Oddity (2024) ☆☆☆(3/4): A piece of oddity

“Oddity” is a little but effective horror film which gradually reveals what it is about as patiently building up its creepy atmosphere and suspense along the story. While it is rather simple in terms of story and characters, the movie slowly unnerves us via a series of spooky moments to be appreciated, and it also shows a bit of morbid sense of humor at times.

The movie opens with a young woman working on the renovation a big old house located somewhere in a rural region of Ireland. Dani (Caroyln Braken) has to do the job alone by herself, and her psychiatrist husband Ted (Gwilym Lee) is mostly absent as being busy with doing his nighttime work at some mental hospital in a nearby city, but she has no problem with that as expecting to have a nice life with her husband in their house.

However, something quite unnerving happens to Dani at one night, and the movie quickly moves forward to one year later. We come to gather that she was brutally murdered, and it seems that one of Ted’s former patients, who suddenly came there during that time is the one responsible for her death, though he died not long after this horrible incident.

Anyway, Ted visits Dani’s visually impaired twin sister Darcy, who is also played by Carolyn Bracken. Darcy has run a little antique shop full of old odd things which are actually cursed according to her, and this may remind you of that spooky storage room often shown in “The Conjuring” (2013) and its several sequels. At the time of Ted’s visit, Darcy happens to be handling the latest addition to her rather creepy collection, and she willingly tells a bit about its sinister backstory, but Ted does not believe that much as a man of reason and science.

He also does not believe that Darcy is a sort of psychic capable of sensing the past or history from any personal object, though, as she requested, he brings her a personal object associated with that patient assumed to be the killer of his wife. As soon as Darcy touches that object in question, she instantly senses something quite disturbing, and she subsequently embarks on a little plan of hers.

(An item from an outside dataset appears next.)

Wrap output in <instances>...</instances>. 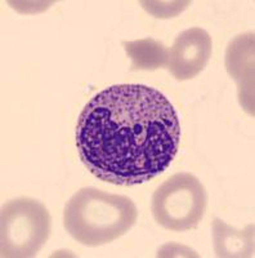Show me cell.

Her plan is pretty simple. On one day which incidentally means a lot to her, Darcy suddenly comes to that big old house where Ted is living along with his current girlfriend Yana (Caroline Menton). Both Ted and Yana are not so amused for good reasons, but Ted cannot say no when Darcy insists that she should stay in the house at least for a day, and Yana is left alone with her after Ted goes out for another nighttime work at his mental hospital.

The mood between Darcy and Yana is quite awkward to say the least, especially after when it turns out that Darcy sent something strange to the house right before arriving there. It is an old wooden golem belonging to her family, and this odd big object surely unnerves Yana, though she also cannot help but become more curious about what the hell it is as well as what Darcy is going to do with that.

Although Darcy does not say a lot about the real purpose of her visit, the atmosphere inside the house becomes creepier as the night begins, and Yana comes to feel more of something spooky lurking somewhere inside the house. While that wooden golem certainly looks all the more ominous than before, it seems more possible that Darcy and Yana are not alone inside the house, and we later get a little effective moment of shock involved with a digital camera once belonging to Dani.

The movie also adds some extra creepiness as occasionally paying attention to Ted’s workplace, which looks so drab and depressing that we are not so surprised by more darkness and madness shown later in the story. Nevertheless, Ted seems mostly unaffected by this grim and depressing work environment, though he gets disturbed a bit by a bunch of odd and disconcerting sketches drawn by one of his patients.

It goes without saying that the movie becomes creepier with more dread and tension during the last act, which expectedly reveals what Darcy is actually planning to do behind her back. While there surely come a few expected moments of shock and awe, the movie sticks to its slow but steady narrative pacing as before, and director/writer Damian McCarthy and his crew members including Cinematographer Colm Hogan did a good job of filling the screen with enough interest to engage us. As the camera usually sticks to static positions, we come to pay more attention to background details, and we become more aware of whatever is hovering around its heroine and a few other main characters in the story. In addition, Bracken’s solid dual performance ably holds the emotional center of the movie, and she is also supported well by several effective supporting performers including Gwilym Lee and Caroline Menton.

In conclusion, “Oddity” is interesting for its competent handling of mood and story, and McCarthy, who previously made a solid feature film debut with “Caveat” (2020), confirms to us here that he is a skillful filmmaker who knows how to interest and then engage us. At this point, he is already working on his next film, and I guess we can have some expectations on whatever he will show us next.